• Instructions for the task:
Return the entire listing exactly, leaving nothing out.
Start of Source data
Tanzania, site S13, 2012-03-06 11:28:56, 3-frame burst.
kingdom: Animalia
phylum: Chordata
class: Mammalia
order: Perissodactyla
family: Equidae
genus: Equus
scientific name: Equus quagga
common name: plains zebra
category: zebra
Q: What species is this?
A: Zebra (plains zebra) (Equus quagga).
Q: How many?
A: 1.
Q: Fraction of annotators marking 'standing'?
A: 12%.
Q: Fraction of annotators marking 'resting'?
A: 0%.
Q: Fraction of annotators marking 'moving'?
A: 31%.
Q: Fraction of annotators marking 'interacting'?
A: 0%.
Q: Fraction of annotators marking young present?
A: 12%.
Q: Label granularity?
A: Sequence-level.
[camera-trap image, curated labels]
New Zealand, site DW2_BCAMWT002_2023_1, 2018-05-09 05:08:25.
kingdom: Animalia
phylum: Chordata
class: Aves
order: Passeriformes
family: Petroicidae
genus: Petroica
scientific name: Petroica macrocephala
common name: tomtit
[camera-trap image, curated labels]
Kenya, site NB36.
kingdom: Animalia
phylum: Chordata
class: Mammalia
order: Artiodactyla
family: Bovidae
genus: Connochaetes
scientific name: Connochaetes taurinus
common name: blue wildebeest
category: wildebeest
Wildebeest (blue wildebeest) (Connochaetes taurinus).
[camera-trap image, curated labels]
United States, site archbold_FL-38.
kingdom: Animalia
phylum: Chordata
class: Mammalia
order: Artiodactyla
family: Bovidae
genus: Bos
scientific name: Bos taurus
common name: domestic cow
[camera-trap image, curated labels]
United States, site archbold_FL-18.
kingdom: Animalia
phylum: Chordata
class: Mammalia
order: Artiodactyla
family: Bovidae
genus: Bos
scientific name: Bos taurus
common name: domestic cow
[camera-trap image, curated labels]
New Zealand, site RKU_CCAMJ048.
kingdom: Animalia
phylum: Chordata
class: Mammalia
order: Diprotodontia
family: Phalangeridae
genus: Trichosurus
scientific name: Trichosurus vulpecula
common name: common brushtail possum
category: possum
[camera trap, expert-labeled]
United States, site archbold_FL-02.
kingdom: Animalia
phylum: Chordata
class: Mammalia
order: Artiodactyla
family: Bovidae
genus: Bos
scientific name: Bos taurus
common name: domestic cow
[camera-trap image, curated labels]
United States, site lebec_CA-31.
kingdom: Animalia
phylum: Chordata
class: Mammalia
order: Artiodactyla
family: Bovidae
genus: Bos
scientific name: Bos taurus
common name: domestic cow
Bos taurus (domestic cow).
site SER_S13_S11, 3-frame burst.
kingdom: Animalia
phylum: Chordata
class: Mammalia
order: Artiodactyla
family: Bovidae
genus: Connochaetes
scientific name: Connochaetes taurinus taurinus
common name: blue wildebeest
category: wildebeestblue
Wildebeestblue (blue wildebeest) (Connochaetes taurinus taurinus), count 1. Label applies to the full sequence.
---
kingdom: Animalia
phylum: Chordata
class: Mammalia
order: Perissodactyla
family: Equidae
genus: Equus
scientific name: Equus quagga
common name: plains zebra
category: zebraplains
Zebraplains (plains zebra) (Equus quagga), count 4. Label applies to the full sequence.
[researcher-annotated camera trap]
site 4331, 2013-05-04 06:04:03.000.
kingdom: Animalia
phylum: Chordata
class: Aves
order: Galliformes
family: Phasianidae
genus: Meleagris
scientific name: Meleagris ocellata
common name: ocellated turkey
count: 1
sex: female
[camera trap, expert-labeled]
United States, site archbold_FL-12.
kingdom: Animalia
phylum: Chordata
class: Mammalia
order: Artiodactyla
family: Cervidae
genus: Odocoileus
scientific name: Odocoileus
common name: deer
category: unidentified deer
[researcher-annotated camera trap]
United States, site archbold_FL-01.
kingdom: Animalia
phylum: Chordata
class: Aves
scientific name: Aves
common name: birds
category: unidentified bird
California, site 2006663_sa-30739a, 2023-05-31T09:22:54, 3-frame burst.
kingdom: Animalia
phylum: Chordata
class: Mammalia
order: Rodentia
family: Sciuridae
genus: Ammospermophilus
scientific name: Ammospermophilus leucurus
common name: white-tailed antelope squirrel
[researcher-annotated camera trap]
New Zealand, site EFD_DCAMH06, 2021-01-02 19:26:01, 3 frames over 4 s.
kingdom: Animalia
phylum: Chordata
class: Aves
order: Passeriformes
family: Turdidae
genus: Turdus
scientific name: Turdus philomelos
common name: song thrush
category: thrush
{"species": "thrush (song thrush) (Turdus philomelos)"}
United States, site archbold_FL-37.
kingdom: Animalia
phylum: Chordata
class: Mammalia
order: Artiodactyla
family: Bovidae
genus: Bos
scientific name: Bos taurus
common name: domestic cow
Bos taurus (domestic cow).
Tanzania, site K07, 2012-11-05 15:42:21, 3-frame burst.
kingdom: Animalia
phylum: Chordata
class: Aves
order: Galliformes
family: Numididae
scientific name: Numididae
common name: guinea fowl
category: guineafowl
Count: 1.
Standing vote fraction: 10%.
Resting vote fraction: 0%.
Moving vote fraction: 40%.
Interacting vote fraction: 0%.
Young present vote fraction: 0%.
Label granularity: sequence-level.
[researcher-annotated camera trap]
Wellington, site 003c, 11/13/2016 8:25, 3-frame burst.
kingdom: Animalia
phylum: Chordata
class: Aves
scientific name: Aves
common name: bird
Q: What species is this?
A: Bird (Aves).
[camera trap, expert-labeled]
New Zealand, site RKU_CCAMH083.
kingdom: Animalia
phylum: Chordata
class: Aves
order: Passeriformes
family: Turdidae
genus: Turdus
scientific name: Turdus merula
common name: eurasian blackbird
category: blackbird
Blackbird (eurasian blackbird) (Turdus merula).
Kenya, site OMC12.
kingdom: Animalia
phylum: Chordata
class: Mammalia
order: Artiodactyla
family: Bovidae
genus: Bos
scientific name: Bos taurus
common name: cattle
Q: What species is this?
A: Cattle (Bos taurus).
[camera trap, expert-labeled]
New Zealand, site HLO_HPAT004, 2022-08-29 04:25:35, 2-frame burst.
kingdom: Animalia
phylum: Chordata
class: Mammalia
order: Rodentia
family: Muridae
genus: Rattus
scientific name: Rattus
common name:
End of Source data
• Written solution:
Tanzania, site S13, 2012-03-06 11:28:56, 3-frame burst.
kingdom: Animalia
phylum: Chordata
class: Mammalia
order: Perissodactyla
family: Equidae
genus: Equus
scientific name: Equus quagga
common name: plains zebra
category: zebra
Q: What species is this?
A: Zebra (plains zebra) (Equus quagga).
Q: How many?
A: 1.
Q: Fraction of annotators marking 'standing'?
A: 12%.
Q: Fraction of annotators marking 'resting'?
A: 0%.
Q: Fraction of annotators marking 'moving'?
A: 31%.
Q: Fraction of annotators marking 'interacting'?
A: 0%.
Q: Fraction of annotators marking young present?
A: 12%.
Q: Label granularity?
A: Sequence-level.
[camera-trap image, curated labels]
New Zealand, site DW2_BCAMWT002_2023_1, 2018-05-09 05:08:25.
kingdom: Animalia
phylum: Chordata
class: Aves
order: Passeriformes
family: Petroicidae
genus: Petroica
scientific name: Petroica macrocephala
common name: tomtit
[camera-trap image, curated labels]
Kenya, site NB36.
kingdom: Animalia
phylum: Chordata
class: Mammalia
order: Artiodactyla
family: Bovidae
genus: Connochaetes
scientific name: Connochaetes taurinus
common name: blue wildebeest
category: wildebeest
Wildebeest (blue wildebeest) (Connochaetes taurinus).
[camera-trap image, curated labels]
United States, site archbold_FL-38.
kingdom: Animalia
phylum: Chordata
class: Mammalia
order: Artiodactyla
family: Bovidae
genus: Bos
scientific name: Bos taurus
common name: domestic cow
[camera-trap image, curated labels]
United States, site archbold_FL-18.
kingdom: Animalia
phylum: Chordata
class: Mammalia
order: Artiodactyla
family: Bovidae
genus: Bos
scientific name: Bos taurus
common name: domestic cow
[camera-trap image, curated labels]
New Zealand, site RKU_CCAMJ048.
kingdom: Animalia
phylum: Chordata
class: Mammalia
order: Diprotodontia
family: Phalangeridae
genus: Trichosurus
scientific name: Trichosurus vulpecula
common name: common brushtail possum
category: possum
[camera trap, expert-labeled]
United States, site archbold_FL-02.
kingdom: Animalia
phylum: Chordata
class: Mammalia
order: Artiodactyla
family: Bovidae
genus: Bos
scientific name: Bos taurus
common name: domestic cow
[camera-trap image, curated labels]
United States, site lebec_CA-31.
kingdom: Animalia
phylum: Chordata
class: Mammalia
order: Artiodactyla
family: Bovidae
genus: Bos
scientific name: Bos taurus
common name: domestic cow
Bos taurus (domestic cow).
site SER_S13_S11, 3-frame burst.
kingdom: Animalia
phylum: Chordata
class: Mammalia
order: Artiodactyla
family: Bovidae
genus: Connochaetes
scientific name: Connochaetes taurinus taurinus
common name: blue wildebeest
category: wildebeestblue
Wildebeestblue (blue wildebeest) (Connochaetes taurinus taurinus), count 1. Label applies to the full sequence.
---
kingdom: Animalia
phylum: Chordata
class: Mammalia
order: Perissodactyla
family: Equidae
genus: Equus
scientific name: Equus quagga
common name: plains zebra
category: zebraplains
Zebraplains (plains zebra) (Equus quagga), count 4. Label applies to the full sequence.
[researcher-annotated camera trap]
site 4331, 2013-05-04 06:04:03.000.
kingdom: Animalia
phylum: Chordata
class: Aves
order: Galliformes
family: Phasianidae
genus: Meleagris
scientific name: Meleagris ocellata
common name: ocellated turkey
count: 1
sex: female
[camera trap, expert-labeled]
United States, site archbold_FL-12.
kingdom: Animalia
phylum: Chordata
class: Mammalia
order: Artiodactyla
family: Cervidae
genus: Odocoileus
scientific name: Odocoileus
common name: deer
category: unidentified deer
[researcher-annotated camera trap]
United States, site archbold_FL-01.
kingdom: Animalia
phylum: Chordata
class: Aves
scientific name: Aves
common name: birds
category: unidentified bird
California, site 2006663_sa-30739a, 2023-05-31T09:22:54, 3-frame burst.
kingdom: Animalia
phylum: Chordata
class: Mammalia
order: Rodentia
family: Sciuridae
genus: Ammospermophilus
scientific name: Ammospermophilus leucurus
common name: white-tailed antelope squirrel
[researcher-annotated camera trap]
New Zealand, site EFD_DCAMH06, 2021-01-02 19:26:01, 3 frames over 4 s.
kingdom: Animalia
phylum: Chordata
class: Aves
order: Passeriformes
family: Turdidae
genus: Turdus
scientific name: Turdus philomelos
common name: song thrush
category: thrush
{"species": "thrush (song thrush) (Turdus philomelos)"}
United States, site archbold_FL-37.
kingdom: Animalia
phylum: Chordata
class: Mammalia
order: Artiodactyla
family: Bovidae
genus: Bos
scientific name: Bos taurus
common name: domestic cow
Bos taurus (domestic cow).
Tanzania, site K07, 2012-11-05 15:42:21, 3-frame burst.
kingdom: Animalia
phylum: Chordata
class: Aves
order: Galliformes
family: Numididae
scientific name: Numididae
common name: guinea fowl
category: guineafowl
Count: 1.
Standing vote fraction: 10%.
Resting vote fraction: 0%.
Moving vote fraction: 40%.
Interacting vote fraction: 0%.
Young present vote fraction: 0%.
Label granularity: sequence-level.
[researcher-annotated camera trap]
Wellington, site 003c, 11/13/2016 8:25, 3-frame burst.
kingdom: Animalia
phylum: Chordata
class: Aves
scientific name: Aves
common name: bird
Q: What species is this?
A: Bird (Aves).
[camera trap, expert-labeled]
New Zealand, site RKU_CCAMH083.
kingdom: Animalia
phylum: Chordata
class: Aves
order: Passeriformes
family: Turdidae
genus: Turdus
scientific name: Turdus merula
common name: eurasian blackbird
category: blackbird
Blackbird (eurasian blackbird) (Turdus merula).
Kenya, site OMC12.
kingdom: Animalia
phylum: Chordata
class: Mammalia
order: Artiodactyla
family: Bovidae
genus: Bos
scientific name: Bos taurus
common name: cattle
Q: What species is this?
A: Cattle (Bos taurus).
[camera trap, expert-labeled]
New Zealand, site HLO_HPAT004, 2022-08-29 04:25:35, 2-frame burst.
kingdom: Animalia
phylum: Chordata
class: Mammalia
order: Rodentia
family: Muridae
genus: Rattus
scientific name: Rattus
common name:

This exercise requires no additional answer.